What is required. Reproduce each of the following items word for word, leaving out the pictures.

<<<<

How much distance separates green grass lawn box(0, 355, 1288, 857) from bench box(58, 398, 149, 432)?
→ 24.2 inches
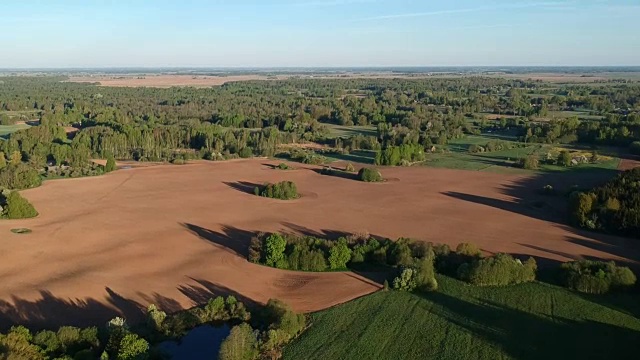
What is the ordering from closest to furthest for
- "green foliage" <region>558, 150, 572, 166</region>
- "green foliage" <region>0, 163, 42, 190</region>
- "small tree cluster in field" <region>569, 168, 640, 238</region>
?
"small tree cluster in field" <region>569, 168, 640, 238</region>, "green foliage" <region>0, 163, 42, 190</region>, "green foliage" <region>558, 150, 572, 166</region>

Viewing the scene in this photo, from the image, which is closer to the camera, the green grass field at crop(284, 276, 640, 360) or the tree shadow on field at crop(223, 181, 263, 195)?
the green grass field at crop(284, 276, 640, 360)

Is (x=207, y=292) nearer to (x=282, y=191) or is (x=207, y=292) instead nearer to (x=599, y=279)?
(x=599, y=279)

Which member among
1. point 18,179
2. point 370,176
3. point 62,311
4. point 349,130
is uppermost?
point 62,311

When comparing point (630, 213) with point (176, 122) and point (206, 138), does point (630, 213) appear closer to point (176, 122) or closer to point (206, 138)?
point (206, 138)

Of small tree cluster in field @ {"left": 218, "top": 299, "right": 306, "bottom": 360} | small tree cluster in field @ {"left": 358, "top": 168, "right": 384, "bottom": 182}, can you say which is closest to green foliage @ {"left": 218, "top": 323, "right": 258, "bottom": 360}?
small tree cluster in field @ {"left": 218, "top": 299, "right": 306, "bottom": 360}

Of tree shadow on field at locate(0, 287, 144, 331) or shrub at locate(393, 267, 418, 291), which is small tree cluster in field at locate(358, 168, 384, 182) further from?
tree shadow on field at locate(0, 287, 144, 331)

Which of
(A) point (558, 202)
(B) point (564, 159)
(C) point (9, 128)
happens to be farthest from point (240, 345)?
(C) point (9, 128)

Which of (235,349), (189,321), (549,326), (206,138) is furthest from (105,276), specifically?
(206,138)
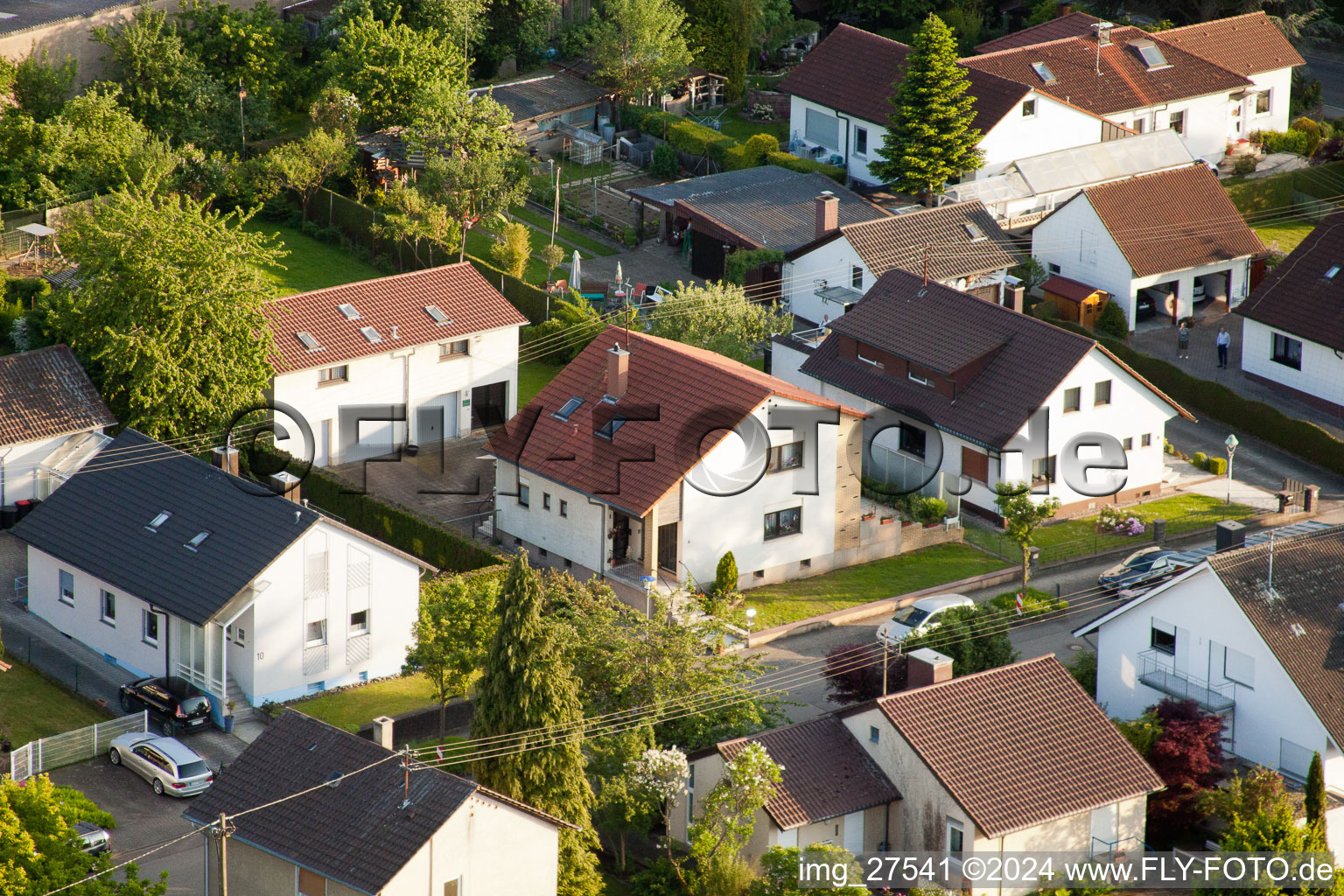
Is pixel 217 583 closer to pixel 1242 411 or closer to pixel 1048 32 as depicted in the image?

>>>>

Correct result.
How much distance separates green grass lawn box(0, 355, 1288, 857) from bench box(58, 398, 149, 432)?
→ 24.2 inches
What is the ordering from closest to furthest for
- "green foliage" <region>558, 150, 572, 166</region>
- "green foliage" <region>0, 163, 42, 190</region>
- "small tree cluster in field" <region>569, 168, 640, 238</region>
?
"small tree cluster in field" <region>569, 168, 640, 238</region>, "green foliage" <region>0, 163, 42, 190</region>, "green foliage" <region>558, 150, 572, 166</region>

Viewing the scene in this photo, from the image, which is closer to the camera, the green grass field at crop(284, 276, 640, 360) or the tree shadow on field at crop(223, 181, 263, 195)?
the green grass field at crop(284, 276, 640, 360)

Is (x=207, y=292) nearer to (x=282, y=191) or is (x=207, y=292) instead nearer to (x=599, y=279)?
(x=599, y=279)

Which member among
1. point 18,179
2. point 370,176
3. point 62,311
4. point 349,130
is uppermost?
point 62,311

When comparing point (630, 213) with point (176, 122) and point (206, 138), does point (630, 213) appear closer to point (176, 122) or closer to point (206, 138)?
point (206, 138)

Of small tree cluster in field @ {"left": 218, "top": 299, "right": 306, "bottom": 360} | small tree cluster in field @ {"left": 358, "top": 168, "right": 384, "bottom": 182}, can you say which is closest to green foliage @ {"left": 218, "top": 323, "right": 258, "bottom": 360}?
small tree cluster in field @ {"left": 218, "top": 299, "right": 306, "bottom": 360}

Of tree shadow on field at locate(0, 287, 144, 331) or shrub at locate(393, 267, 418, 291), which is small tree cluster in field at locate(358, 168, 384, 182) further from?
tree shadow on field at locate(0, 287, 144, 331)

Which of
(A) point (558, 202)
(B) point (564, 159)
(C) point (9, 128)
happens to be farthest from point (240, 345)?
(C) point (9, 128)

Which of (235,349), (189,321), (549,326), (206,138) is furthest from (105,276), specifically?
(206,138)
Is pixel 217 583 closer to pixel 1242 411 or closer to pixel 1048 32 as depicted in the image?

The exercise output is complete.